(Caption-style text data)
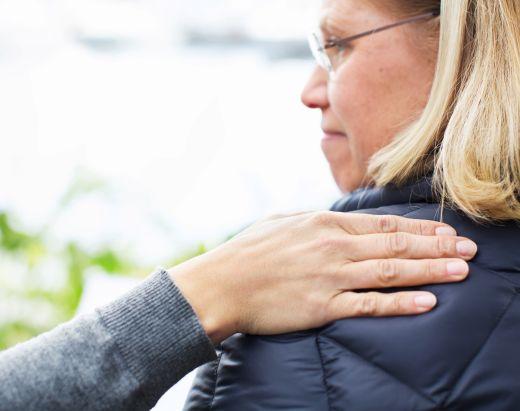 En miljøarbeider i Stendi legger en trøstende hånd på skulderen til en kvinne.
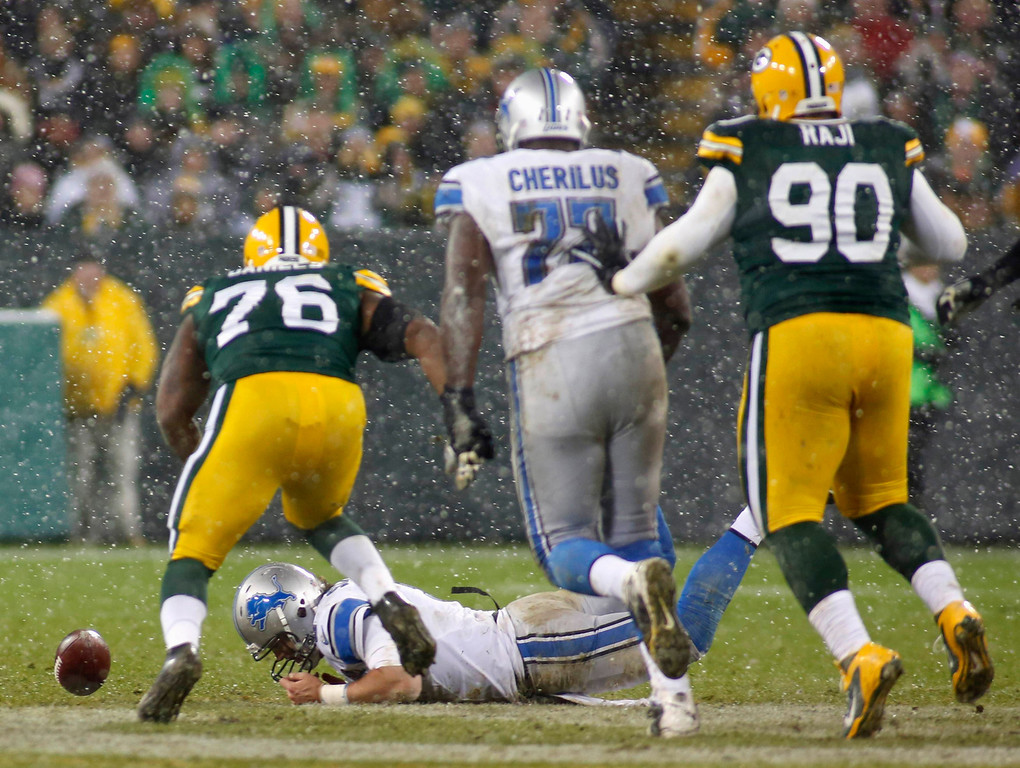 . Detroit Lions quarterback Matthew Stafford (C) fumbles the ball that is recovered and ran back for a touchdown by Green Bay Packers defensive end Mike Daniels (L) during the first half of a NFL football game in Green Bay, Wisconsin December 9, 2012. REUTERS/Darren Hauck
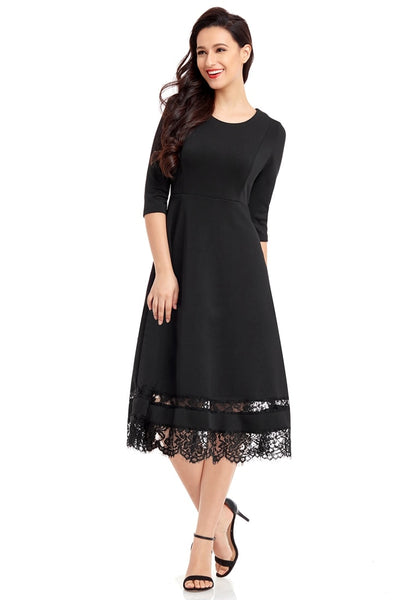 Model poses wearing black scallop hem lace panel skater dress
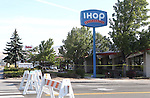 The investigation continues into a shooting rampage at an IHOP restaurant in Carson City, Nev., Sept. 7, 2011. Four people were killed and seven others injured before the gunman killed himself Tuesday. (AP Photo/Cathleen Allison)
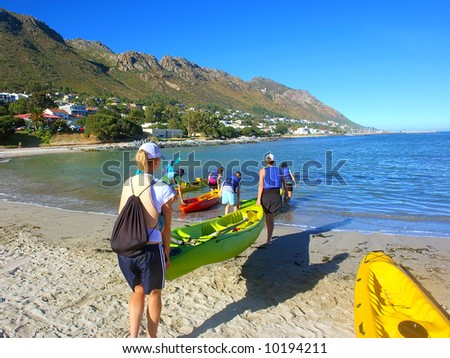 Group of sea kayakers gets ready for trip. Shot in Strand, Western Cape, South Africa. - stock photo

### Problem to solve
Retype the records in full, exactly as given, and omit the pictures.

### Response area
 En miljøarbeider i Stendi legger en trøstende hånd på skulderen til en kvinne.
 . Detroit Lions quarterback Matthew Stafford (C) fumbles the ball that is recovered and ran back for a touchdown by Green Bay Packers defensive end Mike Daniels (L) during the first half of a NFL football game in Green Bay, Wisconsin December 9, 2012. REUTERS/Darren Hauck
 Model poses wearing black scallop hem lace panel skater dress
 The investigation continues into a shooting rampage at an IHOP restaurant in Carson City, Nev., Sept. 7, 2011. Four people were killed and seven others injured before the gunman killed himself Tuesday. (AP Photo/Cathleen Allison)
 Group of sea kayakers gets ready for trip. Shot in Strand, Western Cape, South Africa. - stock photo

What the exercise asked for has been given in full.